Our reviews take between three and six months and we aim to provide summaries of the current knowledge and evidence in an accessible and timely way to answer questions and areas of concern identified by Integrated Care Boards (ICBs).
The reviews support decision making and service improvement by health and social care bodies through the provision of these summaries and reports.
Background
Evidence synthesis identifies, evaluates and combines data from multiple sources, most commonly from existing research studies, to provide an overall summary of current knowledge supporting decision-making across health and social care.
Evidence syntheses are based on systematic processes to identify and collate relevant evidence that meets pre-specified eligibility criteria and to minimise the influence of bias. Combining individual study results and considering differences can reduce uncertainty and help make sense of conflicting study findings. There are various types of review and we provide “rapid reviews” for when an answer is needed quickly.

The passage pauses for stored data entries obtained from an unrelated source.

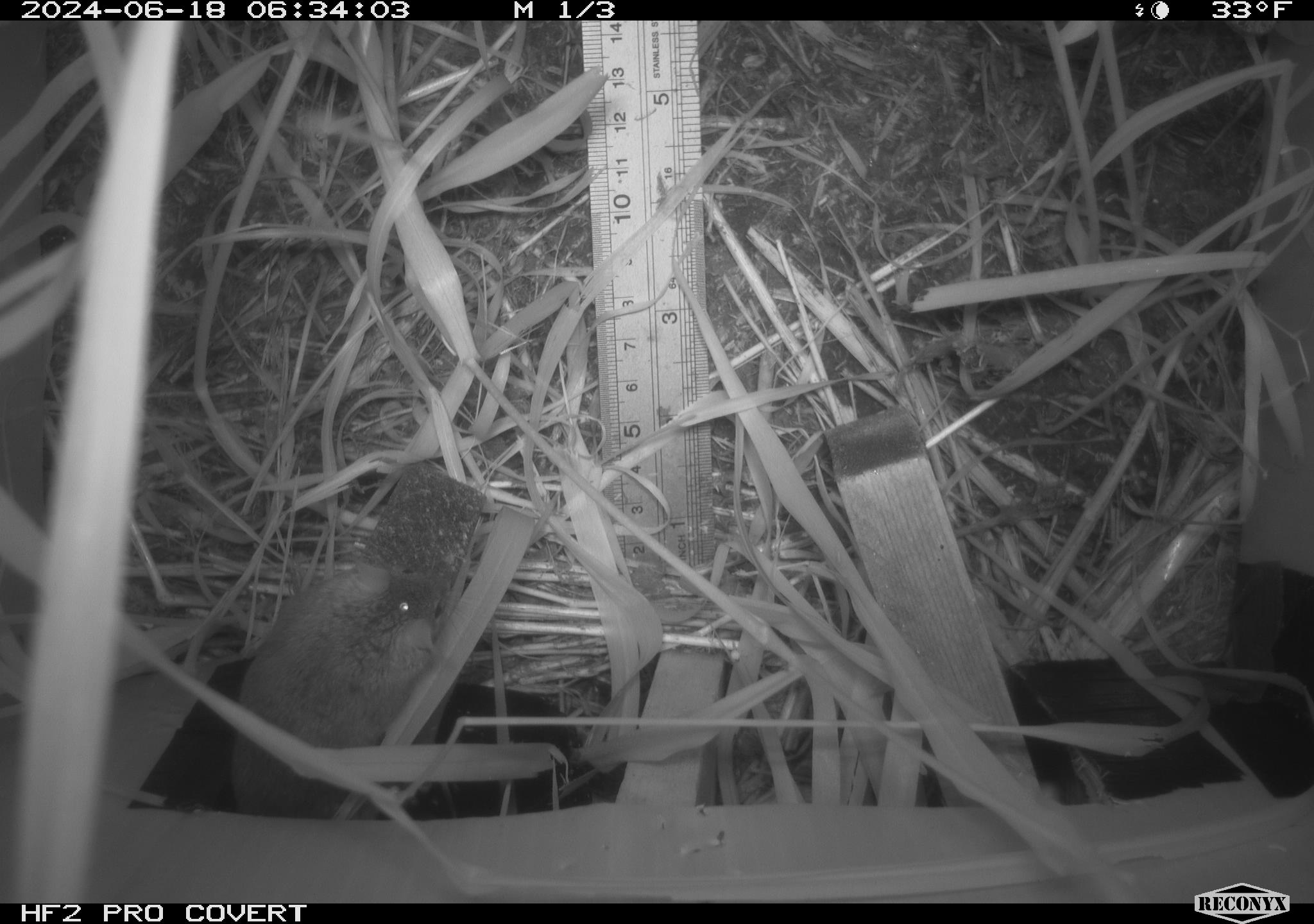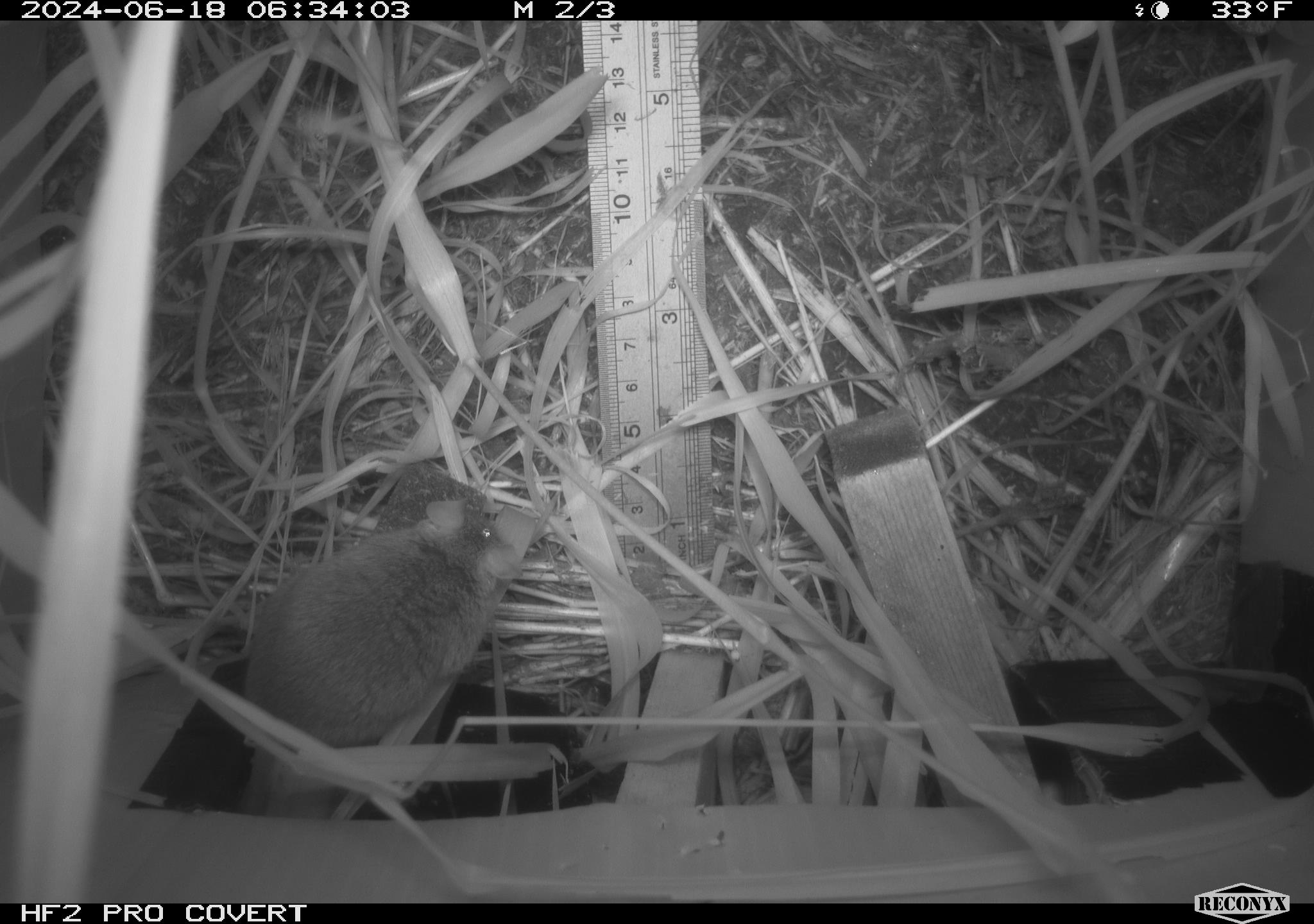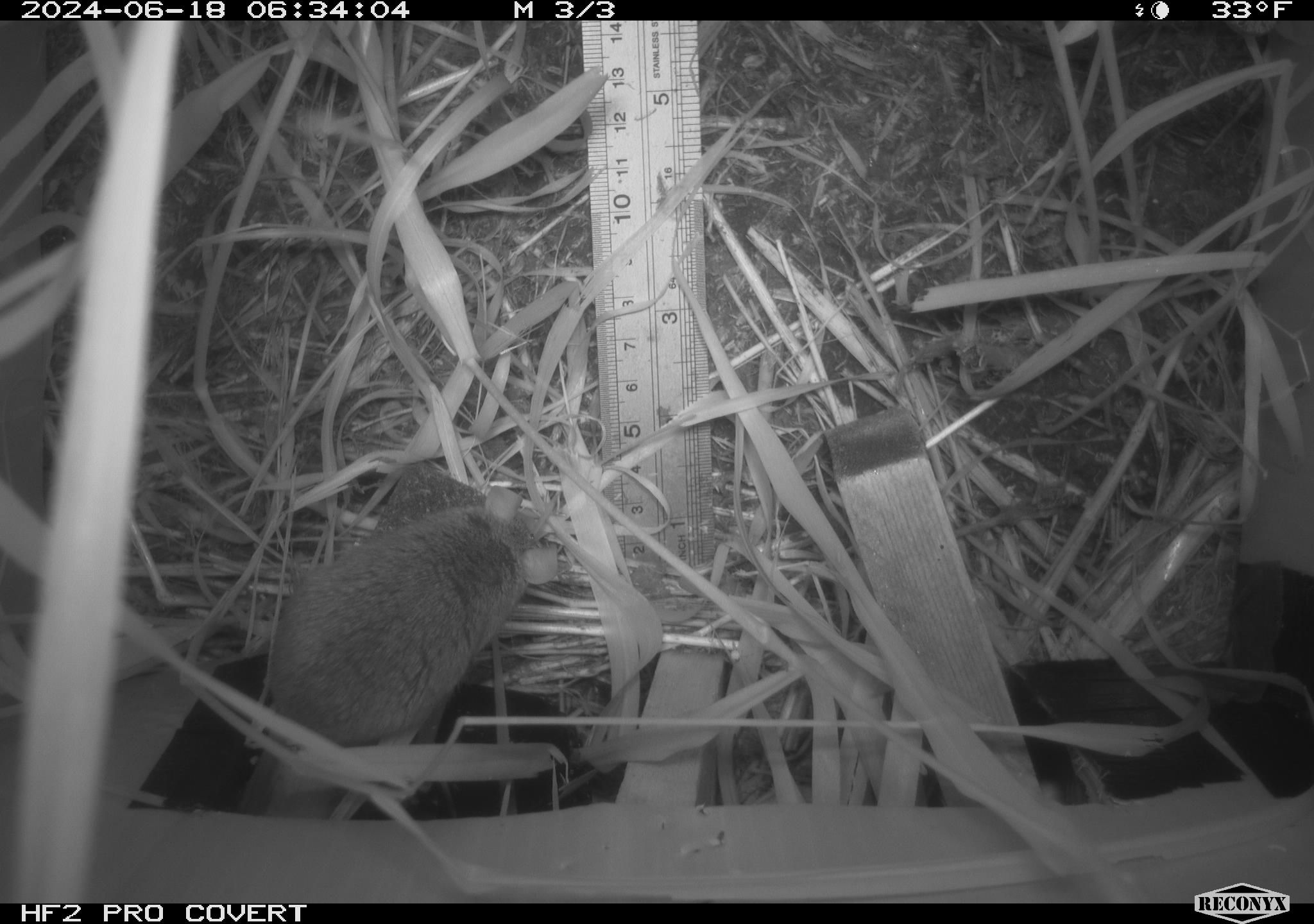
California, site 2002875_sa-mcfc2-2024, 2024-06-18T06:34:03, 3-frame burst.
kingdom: Animalia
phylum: Chordata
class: Mammalia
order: Rodentia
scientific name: Rodentia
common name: rodent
Rodent (Rodentia).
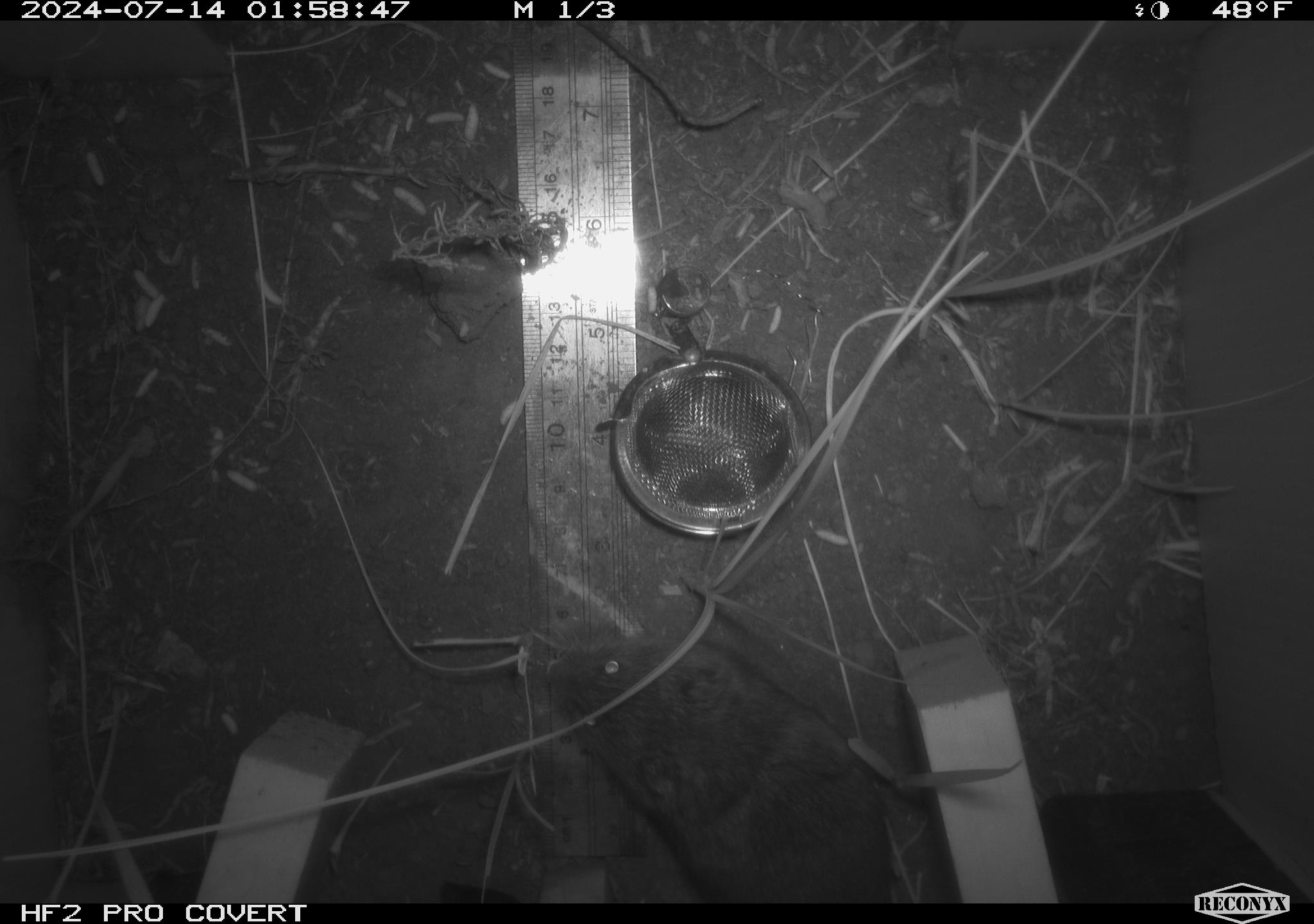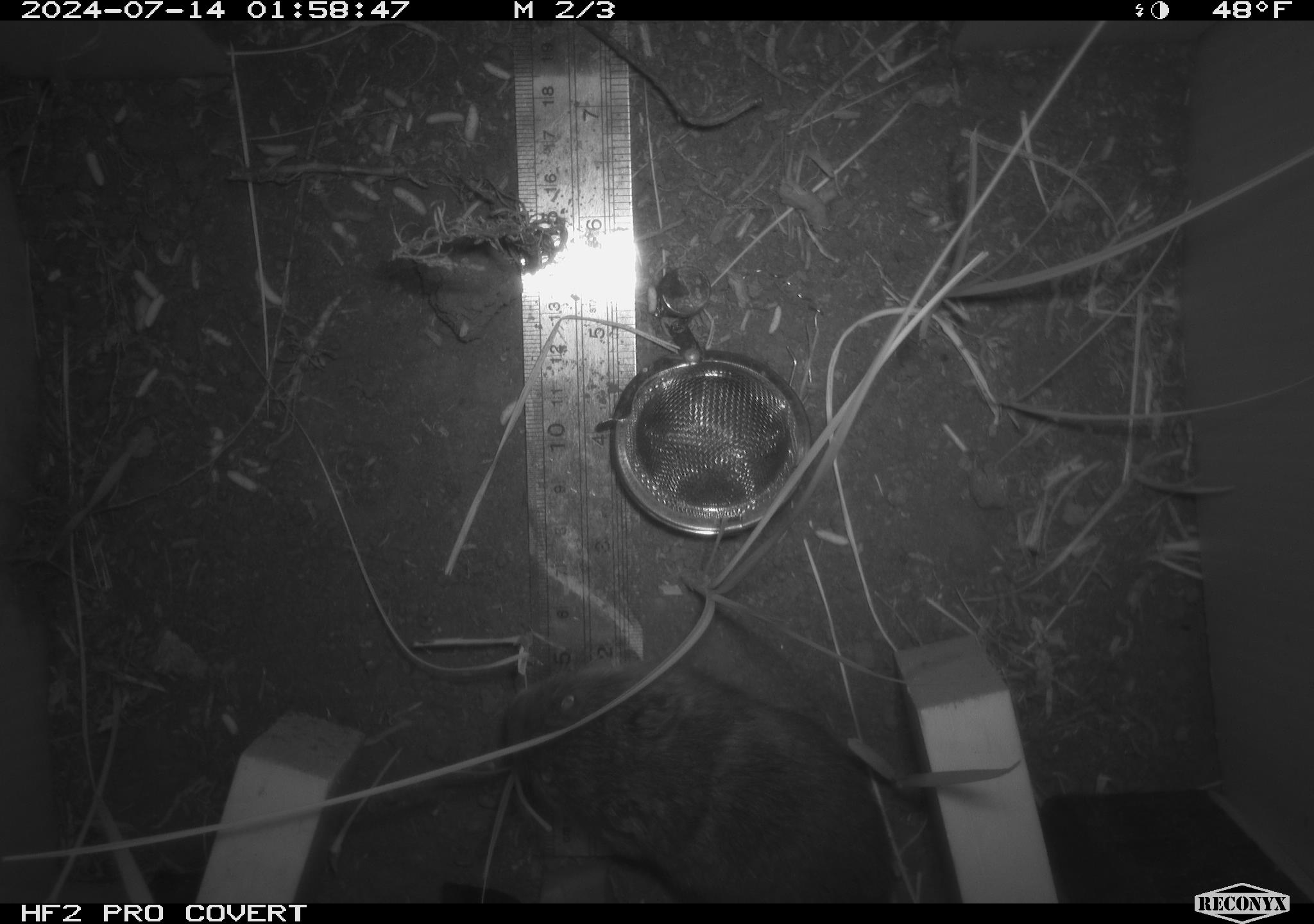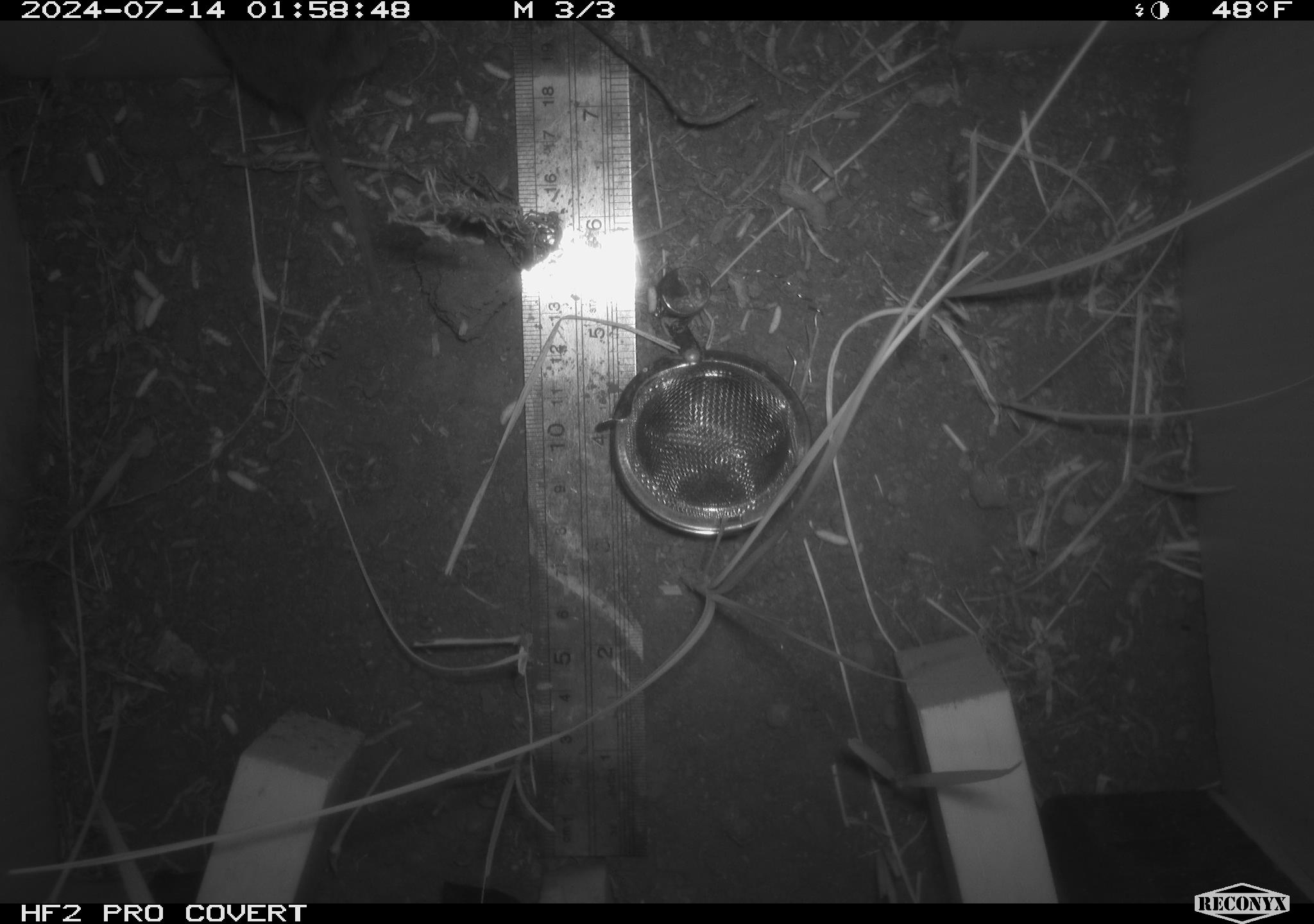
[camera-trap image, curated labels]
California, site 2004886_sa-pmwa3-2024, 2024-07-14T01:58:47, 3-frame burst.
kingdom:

We aim to address knowledge gaps or to answer a specific need for the ICBs. These are in areas of importance to policy makers and have a direct impact on decision-making, patient and client care, reducing inequalities and identifying future research needs.
The outputs are evidence syntheses that provides a comprehensive review of published literature with explicit search strategy, appropriate range of sources and critical assessment of quality of evidence and strength of findings. The exact methodology for synthesis will depend on the subject and nature of available evidence and on the timeframe for reporting required by ICBs.
The team is comprised of two 0.5 FTE researchers across a range of academic institutions and led by a Senior Research Fellow at UKC.
We use the Applied Research Collaboration Kent, Surrey and Sussex and Health Innovation Kent, Surrey, Sussex's Implementation Panel to prioritise requests when necessary.